Source records
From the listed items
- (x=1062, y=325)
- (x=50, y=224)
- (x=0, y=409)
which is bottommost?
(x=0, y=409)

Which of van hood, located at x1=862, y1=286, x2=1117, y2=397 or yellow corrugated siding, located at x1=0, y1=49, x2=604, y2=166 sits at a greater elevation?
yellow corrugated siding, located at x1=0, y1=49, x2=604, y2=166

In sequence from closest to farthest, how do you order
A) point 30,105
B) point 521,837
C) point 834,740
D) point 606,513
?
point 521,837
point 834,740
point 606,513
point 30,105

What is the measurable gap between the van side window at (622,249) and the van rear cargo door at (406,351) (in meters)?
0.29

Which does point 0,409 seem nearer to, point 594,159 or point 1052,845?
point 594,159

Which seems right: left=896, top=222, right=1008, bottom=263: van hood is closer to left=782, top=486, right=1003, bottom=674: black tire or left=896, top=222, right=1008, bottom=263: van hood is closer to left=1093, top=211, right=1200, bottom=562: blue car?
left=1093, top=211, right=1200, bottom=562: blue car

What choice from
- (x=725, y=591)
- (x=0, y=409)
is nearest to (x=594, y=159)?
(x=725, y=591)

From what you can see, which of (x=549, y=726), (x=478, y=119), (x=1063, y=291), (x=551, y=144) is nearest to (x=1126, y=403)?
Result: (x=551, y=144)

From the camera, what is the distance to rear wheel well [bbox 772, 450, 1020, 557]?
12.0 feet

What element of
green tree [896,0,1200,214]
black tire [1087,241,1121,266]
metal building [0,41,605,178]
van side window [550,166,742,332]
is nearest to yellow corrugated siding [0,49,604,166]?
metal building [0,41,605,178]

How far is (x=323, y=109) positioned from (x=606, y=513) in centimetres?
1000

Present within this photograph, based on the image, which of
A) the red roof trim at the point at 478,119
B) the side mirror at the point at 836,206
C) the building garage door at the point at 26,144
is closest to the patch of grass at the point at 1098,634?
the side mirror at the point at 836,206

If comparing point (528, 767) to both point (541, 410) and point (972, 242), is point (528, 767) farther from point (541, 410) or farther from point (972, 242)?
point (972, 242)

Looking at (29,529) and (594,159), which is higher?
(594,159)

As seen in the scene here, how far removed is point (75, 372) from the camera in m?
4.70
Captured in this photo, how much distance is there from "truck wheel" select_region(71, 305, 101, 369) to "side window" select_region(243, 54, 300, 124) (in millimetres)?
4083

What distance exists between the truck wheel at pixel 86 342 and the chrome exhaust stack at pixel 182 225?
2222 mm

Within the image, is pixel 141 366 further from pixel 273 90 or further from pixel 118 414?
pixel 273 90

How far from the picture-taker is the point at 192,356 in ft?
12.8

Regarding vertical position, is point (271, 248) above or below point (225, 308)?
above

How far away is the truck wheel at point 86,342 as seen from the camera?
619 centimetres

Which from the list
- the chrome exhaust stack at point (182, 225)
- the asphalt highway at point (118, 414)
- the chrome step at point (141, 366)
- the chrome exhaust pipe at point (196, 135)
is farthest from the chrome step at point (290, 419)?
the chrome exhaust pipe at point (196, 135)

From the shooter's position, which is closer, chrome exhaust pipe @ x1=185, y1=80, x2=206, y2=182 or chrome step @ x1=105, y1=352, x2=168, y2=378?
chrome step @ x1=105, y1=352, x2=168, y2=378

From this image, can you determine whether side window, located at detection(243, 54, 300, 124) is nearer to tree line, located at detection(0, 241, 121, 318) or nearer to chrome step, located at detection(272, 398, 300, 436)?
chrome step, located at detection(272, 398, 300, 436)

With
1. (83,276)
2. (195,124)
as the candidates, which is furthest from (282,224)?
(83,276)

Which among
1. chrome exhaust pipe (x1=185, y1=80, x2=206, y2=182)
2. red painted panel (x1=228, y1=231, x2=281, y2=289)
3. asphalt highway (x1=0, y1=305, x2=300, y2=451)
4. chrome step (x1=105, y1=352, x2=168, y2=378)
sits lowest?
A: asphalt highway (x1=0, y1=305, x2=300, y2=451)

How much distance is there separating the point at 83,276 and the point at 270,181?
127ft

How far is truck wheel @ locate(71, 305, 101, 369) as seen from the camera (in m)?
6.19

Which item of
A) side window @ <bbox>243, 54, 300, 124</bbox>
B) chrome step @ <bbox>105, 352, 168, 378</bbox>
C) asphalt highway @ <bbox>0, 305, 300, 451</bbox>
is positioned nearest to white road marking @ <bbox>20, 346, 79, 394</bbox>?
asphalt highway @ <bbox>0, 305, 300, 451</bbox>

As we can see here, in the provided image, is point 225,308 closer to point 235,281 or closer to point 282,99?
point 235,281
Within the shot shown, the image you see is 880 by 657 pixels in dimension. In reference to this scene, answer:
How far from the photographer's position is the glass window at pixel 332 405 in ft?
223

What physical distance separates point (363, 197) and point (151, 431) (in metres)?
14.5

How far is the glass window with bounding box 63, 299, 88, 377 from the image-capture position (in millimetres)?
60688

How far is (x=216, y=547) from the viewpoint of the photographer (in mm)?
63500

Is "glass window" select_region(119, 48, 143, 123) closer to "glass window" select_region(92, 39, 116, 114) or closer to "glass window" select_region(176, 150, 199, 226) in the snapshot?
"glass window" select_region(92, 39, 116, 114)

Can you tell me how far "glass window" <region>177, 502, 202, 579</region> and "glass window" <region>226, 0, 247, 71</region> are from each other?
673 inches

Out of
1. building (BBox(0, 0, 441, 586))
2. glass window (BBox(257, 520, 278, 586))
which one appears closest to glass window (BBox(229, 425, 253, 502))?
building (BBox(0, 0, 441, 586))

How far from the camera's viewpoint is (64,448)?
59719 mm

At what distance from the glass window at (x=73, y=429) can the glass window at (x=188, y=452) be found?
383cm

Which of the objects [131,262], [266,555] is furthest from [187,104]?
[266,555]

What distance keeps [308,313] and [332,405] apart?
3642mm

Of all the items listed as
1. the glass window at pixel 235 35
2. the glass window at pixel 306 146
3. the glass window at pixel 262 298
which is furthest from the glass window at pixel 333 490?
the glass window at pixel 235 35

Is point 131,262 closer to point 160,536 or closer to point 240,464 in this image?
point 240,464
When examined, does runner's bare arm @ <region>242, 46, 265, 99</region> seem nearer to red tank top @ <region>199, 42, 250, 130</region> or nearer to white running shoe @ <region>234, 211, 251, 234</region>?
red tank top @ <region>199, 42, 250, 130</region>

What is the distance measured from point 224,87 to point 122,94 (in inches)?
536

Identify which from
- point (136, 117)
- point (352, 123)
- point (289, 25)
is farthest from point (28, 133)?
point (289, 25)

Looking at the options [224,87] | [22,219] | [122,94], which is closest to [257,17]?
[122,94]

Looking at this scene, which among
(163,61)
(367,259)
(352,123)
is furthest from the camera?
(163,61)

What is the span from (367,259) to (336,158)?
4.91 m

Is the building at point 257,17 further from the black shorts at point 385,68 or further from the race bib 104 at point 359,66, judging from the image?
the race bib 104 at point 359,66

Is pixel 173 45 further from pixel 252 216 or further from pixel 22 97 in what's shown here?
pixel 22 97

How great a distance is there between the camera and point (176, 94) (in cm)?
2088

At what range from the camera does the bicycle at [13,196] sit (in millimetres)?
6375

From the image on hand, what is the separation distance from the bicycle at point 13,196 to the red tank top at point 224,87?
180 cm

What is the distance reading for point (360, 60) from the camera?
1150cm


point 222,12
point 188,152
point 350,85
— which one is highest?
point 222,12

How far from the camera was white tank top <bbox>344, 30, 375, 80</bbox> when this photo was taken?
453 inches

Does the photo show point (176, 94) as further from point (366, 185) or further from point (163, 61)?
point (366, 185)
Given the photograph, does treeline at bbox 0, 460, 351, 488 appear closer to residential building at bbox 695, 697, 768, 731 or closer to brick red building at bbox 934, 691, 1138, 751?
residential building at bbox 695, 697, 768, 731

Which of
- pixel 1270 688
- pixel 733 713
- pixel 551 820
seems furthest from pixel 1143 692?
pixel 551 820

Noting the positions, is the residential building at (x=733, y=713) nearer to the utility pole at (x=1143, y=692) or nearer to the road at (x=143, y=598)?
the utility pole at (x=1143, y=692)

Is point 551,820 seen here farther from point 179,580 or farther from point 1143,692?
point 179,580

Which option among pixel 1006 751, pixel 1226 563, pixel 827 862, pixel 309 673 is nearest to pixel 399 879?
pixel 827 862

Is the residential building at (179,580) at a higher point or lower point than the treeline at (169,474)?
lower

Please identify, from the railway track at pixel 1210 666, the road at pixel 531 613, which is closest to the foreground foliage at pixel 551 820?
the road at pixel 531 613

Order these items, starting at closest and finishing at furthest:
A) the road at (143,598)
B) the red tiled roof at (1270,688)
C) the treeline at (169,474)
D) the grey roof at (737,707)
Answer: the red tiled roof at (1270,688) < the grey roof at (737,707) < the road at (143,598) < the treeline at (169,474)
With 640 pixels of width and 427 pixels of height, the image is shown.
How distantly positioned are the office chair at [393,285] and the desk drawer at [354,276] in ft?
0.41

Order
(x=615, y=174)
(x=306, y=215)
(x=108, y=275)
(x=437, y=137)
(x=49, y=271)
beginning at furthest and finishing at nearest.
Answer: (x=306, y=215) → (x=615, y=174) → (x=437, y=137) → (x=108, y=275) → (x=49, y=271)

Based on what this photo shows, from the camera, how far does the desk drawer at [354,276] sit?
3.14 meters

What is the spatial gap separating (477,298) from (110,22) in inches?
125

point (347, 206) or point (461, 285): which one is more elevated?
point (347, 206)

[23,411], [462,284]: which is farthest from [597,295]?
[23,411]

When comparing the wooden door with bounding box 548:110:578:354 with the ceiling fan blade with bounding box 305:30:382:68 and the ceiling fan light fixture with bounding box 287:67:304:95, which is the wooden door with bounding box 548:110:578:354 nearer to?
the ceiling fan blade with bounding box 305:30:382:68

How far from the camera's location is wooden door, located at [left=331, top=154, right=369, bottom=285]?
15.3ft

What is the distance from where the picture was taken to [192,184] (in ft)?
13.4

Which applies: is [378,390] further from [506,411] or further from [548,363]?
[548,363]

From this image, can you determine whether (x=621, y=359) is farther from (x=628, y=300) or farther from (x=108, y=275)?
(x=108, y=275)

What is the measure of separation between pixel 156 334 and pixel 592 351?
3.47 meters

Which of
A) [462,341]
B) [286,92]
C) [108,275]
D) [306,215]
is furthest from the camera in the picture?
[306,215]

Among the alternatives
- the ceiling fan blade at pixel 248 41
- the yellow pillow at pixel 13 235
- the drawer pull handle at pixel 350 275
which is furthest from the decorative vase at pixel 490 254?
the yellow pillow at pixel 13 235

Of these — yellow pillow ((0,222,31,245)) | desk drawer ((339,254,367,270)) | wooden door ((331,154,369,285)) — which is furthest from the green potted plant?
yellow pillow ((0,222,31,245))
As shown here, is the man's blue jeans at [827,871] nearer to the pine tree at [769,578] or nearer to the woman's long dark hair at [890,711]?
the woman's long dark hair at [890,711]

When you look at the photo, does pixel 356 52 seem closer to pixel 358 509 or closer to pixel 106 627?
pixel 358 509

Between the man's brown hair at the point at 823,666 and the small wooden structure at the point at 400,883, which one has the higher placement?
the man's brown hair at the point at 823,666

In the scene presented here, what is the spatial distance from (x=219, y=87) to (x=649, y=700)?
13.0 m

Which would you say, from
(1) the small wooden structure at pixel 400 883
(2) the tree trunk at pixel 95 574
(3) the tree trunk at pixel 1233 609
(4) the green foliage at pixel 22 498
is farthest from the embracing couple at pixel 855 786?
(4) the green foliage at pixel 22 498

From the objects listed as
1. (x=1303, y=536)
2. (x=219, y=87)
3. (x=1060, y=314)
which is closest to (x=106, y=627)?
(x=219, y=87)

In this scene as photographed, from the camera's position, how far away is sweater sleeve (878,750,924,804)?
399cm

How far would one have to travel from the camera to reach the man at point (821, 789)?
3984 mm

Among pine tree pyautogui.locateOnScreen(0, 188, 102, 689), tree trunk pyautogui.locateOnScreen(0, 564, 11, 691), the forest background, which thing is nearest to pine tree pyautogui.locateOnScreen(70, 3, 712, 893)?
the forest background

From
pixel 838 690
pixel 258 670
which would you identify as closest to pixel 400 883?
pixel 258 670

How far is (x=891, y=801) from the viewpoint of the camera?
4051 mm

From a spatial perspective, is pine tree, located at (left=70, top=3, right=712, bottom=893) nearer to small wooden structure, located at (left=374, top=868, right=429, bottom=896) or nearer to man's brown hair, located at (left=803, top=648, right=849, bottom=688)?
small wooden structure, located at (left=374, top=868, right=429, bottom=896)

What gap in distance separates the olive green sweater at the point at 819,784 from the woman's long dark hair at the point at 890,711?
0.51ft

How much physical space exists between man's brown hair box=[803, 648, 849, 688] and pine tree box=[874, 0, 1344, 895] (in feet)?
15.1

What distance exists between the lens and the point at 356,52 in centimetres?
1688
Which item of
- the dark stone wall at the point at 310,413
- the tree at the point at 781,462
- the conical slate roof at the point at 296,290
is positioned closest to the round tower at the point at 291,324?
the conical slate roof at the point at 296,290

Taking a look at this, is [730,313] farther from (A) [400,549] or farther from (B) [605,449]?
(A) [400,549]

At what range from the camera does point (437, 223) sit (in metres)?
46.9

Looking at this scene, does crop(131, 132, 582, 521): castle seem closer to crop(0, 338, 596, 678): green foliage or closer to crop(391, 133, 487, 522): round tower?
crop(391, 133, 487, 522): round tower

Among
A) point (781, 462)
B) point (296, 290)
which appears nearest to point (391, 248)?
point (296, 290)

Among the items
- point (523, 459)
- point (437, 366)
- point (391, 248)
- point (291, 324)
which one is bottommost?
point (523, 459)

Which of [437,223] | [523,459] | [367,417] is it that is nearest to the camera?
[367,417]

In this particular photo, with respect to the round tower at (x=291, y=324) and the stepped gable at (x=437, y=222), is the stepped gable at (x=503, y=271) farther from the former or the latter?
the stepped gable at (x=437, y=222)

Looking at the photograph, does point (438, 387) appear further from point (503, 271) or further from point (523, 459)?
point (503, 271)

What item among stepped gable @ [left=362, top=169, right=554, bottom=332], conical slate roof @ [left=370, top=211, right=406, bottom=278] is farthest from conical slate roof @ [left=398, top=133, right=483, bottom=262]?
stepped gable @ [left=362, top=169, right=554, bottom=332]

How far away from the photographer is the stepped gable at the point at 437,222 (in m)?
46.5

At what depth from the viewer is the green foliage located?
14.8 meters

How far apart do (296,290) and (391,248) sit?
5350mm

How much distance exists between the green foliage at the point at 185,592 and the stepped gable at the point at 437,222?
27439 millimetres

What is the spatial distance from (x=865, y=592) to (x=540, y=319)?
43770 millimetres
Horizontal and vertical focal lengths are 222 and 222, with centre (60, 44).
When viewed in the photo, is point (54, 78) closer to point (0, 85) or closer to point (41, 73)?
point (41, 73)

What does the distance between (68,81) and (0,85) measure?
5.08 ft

Work to do
Copy each line exactly, from the line containing "How far away from" down to the last line of the material, and no other lines.

Worked answer
How far away from the photographer is the stepped gable at the point at 437,222 (in m)?
46.5

At what depth from the viewer is the green foliage located?
14.8 meters

How far apart do (296,290) and (391,248) sit?
5350mm

How much distance exists between the green foliage at the point at 185,592 and the stepped gable at the point at 437,222?
27439 millimetres

What is the spatial distance from (x=865, y=592) to (x=540, y=319)?
43770 millimetres
Horizontal and vertical focal lengths are 222 and 222, with centre (60, 44).
When viewed in the photo, is point (54, 78) closer to point (0, 85) or closer to point (41, 73)?
point (41, 73)

What does the distance between (68,81) and (0,85) measure?
5.08 ft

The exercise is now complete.